There is a paucity of data regarding the effectiveness of DAA combination therapy in patients with established cirrhosis, as these patients tend to be excluded from early clinical trials. Treatment with interferon-based therapy is associated with reduced response rates and also a risk of decompensation during treatment. The SOUND-C2 study offers the first glimpse of DAA safety and efficacy in people with compensated cirrhosis. A group of 37 SOUND-C2 participants (or 10%) had cirrhosis; more than half (n = 25) had HCV genotype 1b. Overall, the SVR-12 was 54–57%, with higher SVR-12 in HCV genotype 1b than HCV genotype 1a in some treatment arms. The Gilead Phase 2 SPARE study of sofosbuvir and RBV includes some patients with cirrhosis, and interim data suggest a higher relapse rate (especially in the low dose RBV group) than seen in the ELECTRON study, but final data is pending. Phase 3 data should provide further information on efficacy in patients with cirrhosis.
Ideally, interferon-free DAA combination therapy will reduce toxicity associated with HCV treatment as well improving efficacy. It is clear that protease inhibitor-based triple therapy with PEG-IFN and RBV increases overall toxicity, particularly skin rashes and cytopenias.[4,5] Transient bilirubin elevations are frequently observed in patients taking NS3 serine protease inhibitors associated with a class effects on bilirubin transporters, and bilirubin elevations have also been reported with alisporivir. Gastrointestinal side effects, jaundice and anemia have been reported with some DAA combinations.[18,25] The ongoing requirement for RBV in many of these regimens will continue to cause some anemia and rashes, although it appears that the severity of anemia is less severe when RBV is not used in conjunction with PEG-IFN.

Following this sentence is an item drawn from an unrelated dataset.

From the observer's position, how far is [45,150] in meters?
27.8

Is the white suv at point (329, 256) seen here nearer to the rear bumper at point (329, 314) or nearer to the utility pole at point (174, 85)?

Although the nucleotide polymerase inhibitors and other classes of new DAAs have great potential, it should be noted that a significant number of drugs have been developed but had their development halted because of toxicity. Some recent examples include discontinuation of development of BMS-986094 (cardiac and renal toxicity), GS −938 (liver test abnormalities); the non-nucleoside polymerase inhibitor tegobuvir (serious adverse events) and trials of the cyclophilin inhibitor alisporivir have been halted because of pancreatitis.
Late viral relapse (recurrence of HCV-RNA in serum after week 24 of follow-up) has been reported in one study to date, occurring at week 36 after treatment. One patient in another study had detectable HCV-RNA transiently at week 48 but was again undetectable 43 days later. The FDA have required that all patients in DAA trials be followed up for 3 years after therapy because the long-term durability of SVR after DAA combination therapy has not yet been established.
This is a very exciting time for the field of CHC. There are many potential therapeutic options for treatment, and it is not yet clear whether there will be a single major treatment option used for all genotypes of HCV (perhaps a single DAA combined with RBV), or whether there will be an individualized therapeutic approach that considers viral genotype, IL28B genotype, resistance mutations and other factors in planning a treatment for each patient. Many phase 3 trial results are pending. Key challenges include fully evaluating optimal combinations of drugs for different genotypes further elucidating the role of RBV, optimizing durations of treatment and also careful development of new treatments in order to minimize the risk of development of drug resistance. If these things are done well, then there may be a truly realizable goal of providing curative management for the majority of patients with HCV who are treated.